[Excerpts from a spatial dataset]
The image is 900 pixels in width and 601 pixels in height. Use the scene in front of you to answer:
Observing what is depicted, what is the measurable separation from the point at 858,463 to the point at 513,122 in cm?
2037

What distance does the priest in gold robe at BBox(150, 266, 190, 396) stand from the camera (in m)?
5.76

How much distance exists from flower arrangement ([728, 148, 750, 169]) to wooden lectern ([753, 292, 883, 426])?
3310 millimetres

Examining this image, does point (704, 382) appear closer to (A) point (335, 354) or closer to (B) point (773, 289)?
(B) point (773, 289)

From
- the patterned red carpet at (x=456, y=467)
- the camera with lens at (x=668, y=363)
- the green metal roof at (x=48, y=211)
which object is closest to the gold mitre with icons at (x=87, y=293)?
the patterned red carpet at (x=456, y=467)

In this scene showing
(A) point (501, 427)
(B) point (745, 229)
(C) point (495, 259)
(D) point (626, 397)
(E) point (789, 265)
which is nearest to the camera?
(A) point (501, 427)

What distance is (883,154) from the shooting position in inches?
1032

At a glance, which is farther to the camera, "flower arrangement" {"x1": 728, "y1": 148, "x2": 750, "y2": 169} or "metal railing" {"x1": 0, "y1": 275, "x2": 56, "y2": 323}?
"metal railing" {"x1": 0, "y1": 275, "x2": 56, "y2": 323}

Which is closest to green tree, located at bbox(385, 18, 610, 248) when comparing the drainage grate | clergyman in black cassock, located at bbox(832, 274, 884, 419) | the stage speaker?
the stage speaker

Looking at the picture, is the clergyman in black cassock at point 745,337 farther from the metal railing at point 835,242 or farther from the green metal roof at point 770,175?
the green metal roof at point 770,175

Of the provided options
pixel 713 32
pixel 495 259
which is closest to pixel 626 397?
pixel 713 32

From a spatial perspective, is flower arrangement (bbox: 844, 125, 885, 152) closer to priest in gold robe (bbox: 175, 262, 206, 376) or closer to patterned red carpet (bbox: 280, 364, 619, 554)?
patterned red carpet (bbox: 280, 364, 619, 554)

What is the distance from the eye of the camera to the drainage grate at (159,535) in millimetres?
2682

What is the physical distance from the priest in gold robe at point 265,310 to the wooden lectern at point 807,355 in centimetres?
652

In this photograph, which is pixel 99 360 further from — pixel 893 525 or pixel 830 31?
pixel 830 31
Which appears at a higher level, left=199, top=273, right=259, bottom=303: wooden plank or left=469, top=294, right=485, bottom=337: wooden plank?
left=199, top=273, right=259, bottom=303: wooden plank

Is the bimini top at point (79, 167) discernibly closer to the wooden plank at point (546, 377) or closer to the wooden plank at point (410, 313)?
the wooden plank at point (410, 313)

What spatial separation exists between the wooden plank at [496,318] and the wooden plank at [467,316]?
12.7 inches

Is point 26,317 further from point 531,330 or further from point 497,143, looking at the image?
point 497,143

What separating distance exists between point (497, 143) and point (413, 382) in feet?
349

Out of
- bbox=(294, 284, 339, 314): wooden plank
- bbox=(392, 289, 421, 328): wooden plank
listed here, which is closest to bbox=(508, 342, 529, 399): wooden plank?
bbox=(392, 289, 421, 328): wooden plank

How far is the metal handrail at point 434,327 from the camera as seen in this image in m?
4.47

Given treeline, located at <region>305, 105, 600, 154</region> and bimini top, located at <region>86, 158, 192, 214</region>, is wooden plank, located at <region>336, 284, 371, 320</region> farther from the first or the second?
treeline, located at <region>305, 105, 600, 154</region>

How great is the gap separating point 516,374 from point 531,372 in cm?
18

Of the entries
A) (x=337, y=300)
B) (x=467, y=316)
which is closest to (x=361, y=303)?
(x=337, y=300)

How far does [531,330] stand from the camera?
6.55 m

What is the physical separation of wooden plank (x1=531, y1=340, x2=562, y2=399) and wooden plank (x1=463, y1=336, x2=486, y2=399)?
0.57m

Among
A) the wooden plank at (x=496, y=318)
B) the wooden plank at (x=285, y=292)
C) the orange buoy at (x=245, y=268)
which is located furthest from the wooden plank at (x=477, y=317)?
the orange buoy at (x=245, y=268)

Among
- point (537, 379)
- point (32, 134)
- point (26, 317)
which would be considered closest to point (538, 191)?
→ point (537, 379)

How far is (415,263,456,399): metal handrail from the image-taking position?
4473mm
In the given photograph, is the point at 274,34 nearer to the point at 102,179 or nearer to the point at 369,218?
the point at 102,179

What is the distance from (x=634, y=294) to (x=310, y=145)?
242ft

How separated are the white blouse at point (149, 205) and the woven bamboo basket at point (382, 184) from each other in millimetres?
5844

## WORK REQUIRED
Quote the data in full, keeping each word unchanged.

## OUTPUT FOR THIS TASK
The image is 900 pixels in width and 601 pixels in height. Use the scene in front of you to answer:
Observing what is depicted, what is the measurable separation from the point at 858,463 to the point at 513,122 in cm?
2037

What distance does the priest in gold robe at BBox(150, 266, 190, 396) stand from the camera (in m)?
5.76

How much distance exists from flower arrangement ([728, 148, 750, 169]) to wooden lectern ([753, 292, 883, 426])?
3310 millimetres

Examining this image, does point (704, 382) appear closer to (A) point (335, 354) or closer to (B) point (773, 289)?
(B) point (773, 289)

From
- the patterned red carpet at (x=456, y=467)
- the camera with lens at (x=668, y=363)
- the green metal roof at (x=48, y=211)
which object is closest to the gold mitre with icons at (x=87, y=293)?
the patterned red carpet at (x=456, y=467)

In this scene showing
(A) point (501, 427)
(B) point (745, 229)
(C) point (495, 259)
(D) point (626, 397)
(E) point (789, 265)
which is nearest to the camera?
(A) point (501, 427)

What distance is (883,154) from the shooting position in inches?
1032

At a glance, which is farther to the camera, "flower arrangement" {"x1": 728, "y1": 148, "x2": 750, "y2": 169} or "metal railing" {"x1": 0, "y1": 275, "x2": 56, "y2": 323}?
"metal railing" {"x1": 0, "y1": 275, "x2": 56, "y2": 323}

Which is closest to green tree, located at bbox(385, 18, 610, 248) when comparing the drainage grate | clergyman in black cassock, located at bbox(832, 274, 884, 419) | the stage speaker?
the stage speaker

Looking at the picture, is the clergyman in black cassock at point 745,337 farther from the metal railing at point 835,242 or farther from the green metal roof at point 770,175?
the green metal roof at point 770,175

Of the provided options
pixel 713 32
pixel 495 259
which is closest to pixel 626 397?
pixel 713 32

From a spatial perspective, is flower arrangement (bbox: 844, 125, 885, 152) closer to priest in gold robe (bbox: 175, 262, 206, 376) or closer to patterned red carpet (bbox: 280, 364, 619, 554)?
patterned red carpet (bbox: 280, 364, 619, 554)

What is the distance from the eye of the camera to the drainage grate at (159,535) in millimetres?
2682

What is the physical distance from the priest in gold robe at point 265,310 to the wooden lectern at point 807,355 in centimetres?
652

In this photograph, which is pixel 99 360 further from — pixel 893 525 or pixel 830 31?
pixel 830 31
Which appears at a higher level, left=199, top=273, right=259, bottom=303: wooden plank or left=469, top=294, right=485, bottom=337: wooden plank?
left=199, top=273, right=259, bottom=303: wooden plank

Is the bimini top at point (79, 167) discernibly closer to the wooden plank at point (546, 377) or closer to the wooden plank at point (410, 313)?
the wooden plank at point (410, 313)

What spatial separation exists between the wooden plank at [496,318] and the wooden plank at [467,316]?
12.7 inches

Is point 26,317 further from point 531,330 or further from point 497,143, looking at the image?
point 497,143

What separating distance exists between point (497, 143) and point (413, 382) in feet?
349

Out of
- bbox=(294, 284, 339, 314): wooden plank
- bbox=(392, 289, 421, 328): wooden plank
listed here, which is closest to bbox=(508, 342, 529, 399): wooden plank?
bbox=(392, 289, 421, 328): wooden plank

How far is the metal handrail at point 434,327 from the camera as seen in this image in m?
4.47

Given treeline, located at <region>305, 105, 600, 154</region> and bimini top, located at <region>86, 158, 192, 214</region>, is wooden plank, located at <region>336, 284, 371, 320</region> farther from the first or the second?
treeline, located at <region>305, 105, 600, 154</region>

How great is the gap separating point 516,374 from point 531,372 in cm?
18

Of the entries
A) (x=337, y=300)
B) (x=467, y=316)
which is closest to (x=361, y=303)?
(x=337, y=300)

How far does [531,330] stand from the camera?
6.55 m

What is the physical separation of wooden plank (x1=531, y1=340, x2=562, y2=399) and wooden plank (x1=463, y1=336, x2=486, y2=399)?
0.57m

Among
A) the wooden plank at (x=496, y=318)
B) the wooden plank at (x=285, y=292)
C) the orange buoy at (x=245, y=268)
which is located furthest from the wooden plank at (x=477, y=317)?
the orange buoy at (x=245, y=268)

Among
- point (537, 379)
- point (32, 134)
- point (26, 317)
which would be considered closest to point (538, 191)?
→ point (537, 379)

How far is (415,263,456,399): metal handrail from the image-taking position?
4473mm
In the given photograph, is the point at 274,34 nearer to the point at 102,179 or nearer to the point at 369,218?
the point at 102,179

What is the distance from (x=634, y=294) to (x=310, y=145)?
242ft

How separated are the white blouse at point (149, 205) and the woven bamboo basket at point (382, 184) from each other in millimetres?
5844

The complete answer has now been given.